_Aufgaben:_
1. Was ist laut dem Beitrag über Wortlautinterviews gute journalistische Praxis vor der Veröffentlichung?
2. Führe den Beitrag über Wortlautinterviews nach seinem letzten Satz fort.

_Lesetext:_
• • • • •

In unserer Gastbeitrags-Serie „Kommunikation und Recht“ berichten erfahrene Juristen exklusiv für unsere Leser über die Herausforderung, öffentlich gut zu kommunizieren und geben dazu wertvolle Tipps.

Diesmal: Die langjährige Bundesjustiz- und Bundeswirtschaftsministerin Brigitte Zypries.

„Stille Post“

Von Brigitte Zypries, Bundesministerin für Wirtschaft und Energie a.D.

Dass die Antwort nicht zur Frage passt, kennt man als rhetorischen Trick medienerfahrener Redner (Ulrich Wickert: „Sie haben meine Frage jetzt aber nicht beantwortet.“ Angela Merkel: „Ja.“).

Brigitte Zypries

Es gibt das Phänomen aber nicht nur beim wohl kalkulierten Hakenschlagen, sondern auch als ganz unabsichtliches Kommunikationsmalheur. Deshalb lasse ich mir Wortlautinterviews immer vorlegen – und würde das auch jedem raten.

In der Regel ist das auch gar kein Problem, da es ohnehin gute journalistische Praxis ist, dem oder der Befragten die Endfassung wörtlicher Zitate vor Veröffentlichung zu zeigen. Schließlich ist der Text, der für die Veröffentlichung vorgesehen ist, so gut wie nie eins zu eins das, was gesagt worden ist. In kaum einem Fall gibt das Gedruckte das stattgefundene Gespräch wieder. Und das ist auch ganz normal: Interviewsituationen sind sehr unterschiedlich und es fehlen in der Transkription öfter zu viele Elemente des Gesprächs, als dass man das Gesagte völlig unverändert stehen lassen könnte. Deshalb bearbeiten Journalisten in der Regel den Interviewtext, glätten sprachlich, stellen Passagen um oder lassen etwas aus. All das nicht um etwas zu verschleiern, sondern, im Gegenteil, um zu verdeutlichen, einen Text lesbar zu machen und spannend zu halten. Texte sind eher gebaute Gebilde als natürlich gewachsene Pflanzen.

• • • • •

_Datenzeilen:_
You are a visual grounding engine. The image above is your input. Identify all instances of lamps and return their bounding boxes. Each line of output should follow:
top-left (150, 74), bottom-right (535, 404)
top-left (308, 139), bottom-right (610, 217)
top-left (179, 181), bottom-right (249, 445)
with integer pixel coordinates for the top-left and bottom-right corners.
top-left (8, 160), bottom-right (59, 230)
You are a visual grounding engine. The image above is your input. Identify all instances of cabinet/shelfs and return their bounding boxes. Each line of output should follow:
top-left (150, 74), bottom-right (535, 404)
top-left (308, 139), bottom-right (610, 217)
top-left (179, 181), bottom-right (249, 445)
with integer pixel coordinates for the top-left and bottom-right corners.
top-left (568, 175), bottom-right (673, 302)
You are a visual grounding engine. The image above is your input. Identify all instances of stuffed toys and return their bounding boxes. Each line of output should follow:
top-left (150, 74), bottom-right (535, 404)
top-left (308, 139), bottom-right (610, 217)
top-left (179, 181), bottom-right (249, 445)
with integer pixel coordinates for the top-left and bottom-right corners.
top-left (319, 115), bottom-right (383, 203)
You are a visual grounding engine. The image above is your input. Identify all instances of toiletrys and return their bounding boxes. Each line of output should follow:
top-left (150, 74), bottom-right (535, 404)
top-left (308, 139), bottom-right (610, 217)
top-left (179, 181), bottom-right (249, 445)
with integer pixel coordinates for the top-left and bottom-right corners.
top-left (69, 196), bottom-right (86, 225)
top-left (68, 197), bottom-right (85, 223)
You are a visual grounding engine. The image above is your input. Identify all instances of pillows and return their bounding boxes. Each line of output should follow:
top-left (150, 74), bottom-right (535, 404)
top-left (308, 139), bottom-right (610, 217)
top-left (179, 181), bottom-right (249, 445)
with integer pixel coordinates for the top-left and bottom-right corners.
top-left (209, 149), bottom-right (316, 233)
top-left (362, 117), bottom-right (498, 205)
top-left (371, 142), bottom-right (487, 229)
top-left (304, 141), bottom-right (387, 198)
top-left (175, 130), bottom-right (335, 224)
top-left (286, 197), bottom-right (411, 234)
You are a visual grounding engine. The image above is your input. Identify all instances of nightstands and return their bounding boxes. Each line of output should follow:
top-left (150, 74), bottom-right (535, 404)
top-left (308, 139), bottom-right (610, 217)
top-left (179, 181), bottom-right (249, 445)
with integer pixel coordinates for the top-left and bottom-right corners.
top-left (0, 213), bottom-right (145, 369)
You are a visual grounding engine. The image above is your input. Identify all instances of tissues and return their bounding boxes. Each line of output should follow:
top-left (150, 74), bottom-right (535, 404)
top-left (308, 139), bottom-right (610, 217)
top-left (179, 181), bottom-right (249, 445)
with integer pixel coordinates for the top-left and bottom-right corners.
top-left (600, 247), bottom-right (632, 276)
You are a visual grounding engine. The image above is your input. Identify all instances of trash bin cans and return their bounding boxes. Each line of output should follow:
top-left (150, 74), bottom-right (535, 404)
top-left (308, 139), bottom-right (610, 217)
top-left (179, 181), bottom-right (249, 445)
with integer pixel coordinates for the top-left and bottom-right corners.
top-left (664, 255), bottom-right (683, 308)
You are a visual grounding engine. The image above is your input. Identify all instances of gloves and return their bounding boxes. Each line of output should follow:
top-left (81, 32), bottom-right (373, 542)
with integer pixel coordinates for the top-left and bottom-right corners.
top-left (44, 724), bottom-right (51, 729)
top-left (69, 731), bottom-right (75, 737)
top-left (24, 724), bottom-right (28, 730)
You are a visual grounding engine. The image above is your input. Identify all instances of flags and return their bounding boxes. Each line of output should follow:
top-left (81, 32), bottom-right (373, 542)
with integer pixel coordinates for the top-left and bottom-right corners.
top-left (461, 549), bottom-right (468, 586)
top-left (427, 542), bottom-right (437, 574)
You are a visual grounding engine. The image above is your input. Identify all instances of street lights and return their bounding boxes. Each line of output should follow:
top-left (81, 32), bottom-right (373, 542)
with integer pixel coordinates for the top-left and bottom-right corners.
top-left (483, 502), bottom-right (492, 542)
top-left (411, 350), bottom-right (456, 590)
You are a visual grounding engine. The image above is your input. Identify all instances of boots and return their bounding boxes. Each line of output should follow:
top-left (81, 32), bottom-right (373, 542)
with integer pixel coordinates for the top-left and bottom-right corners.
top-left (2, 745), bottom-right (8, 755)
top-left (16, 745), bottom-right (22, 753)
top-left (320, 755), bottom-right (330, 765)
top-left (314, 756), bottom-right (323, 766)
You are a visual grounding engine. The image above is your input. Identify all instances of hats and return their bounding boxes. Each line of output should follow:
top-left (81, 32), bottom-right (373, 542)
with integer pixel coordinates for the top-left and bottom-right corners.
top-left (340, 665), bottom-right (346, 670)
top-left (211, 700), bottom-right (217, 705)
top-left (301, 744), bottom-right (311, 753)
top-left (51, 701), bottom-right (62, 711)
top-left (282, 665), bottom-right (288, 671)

• • • • •

_Antworten:_
1. Dem oder der Befragten die Endfassung wörtlicher Zitate zu zeigen.

2.
Von der Praxis der Autorisierung von Zitaten profitieren alle Seiten – denn es geht darum, verstanden zu werden. Meine Sorge ist nicht, dass etwas geschrieben wird, das versehentlich gesagt wurde aber „geheim“ bleiben sollte, sondern: dass der Gesprächspartner es falsch verstanden hat oder ihm die Kenntnisse fehlen, es richtig einzuordnen und wiederzugeben. Es nützt niemandem, weder mir noch dem Journalisten, dem Blatt oder dem Leser, wenn am Ende etwas sachlich nicht Korrektes da steht. Und das geschieht leider sehr schnell einmal, gerade, wenn im Interview auch komplexere Fachthemen besprochen werden. Und ein wörtliches „Zitat“, egal wie falsch, lässt sich kaum mehr zurückholen, wenn es erst einmal in der Welt ist.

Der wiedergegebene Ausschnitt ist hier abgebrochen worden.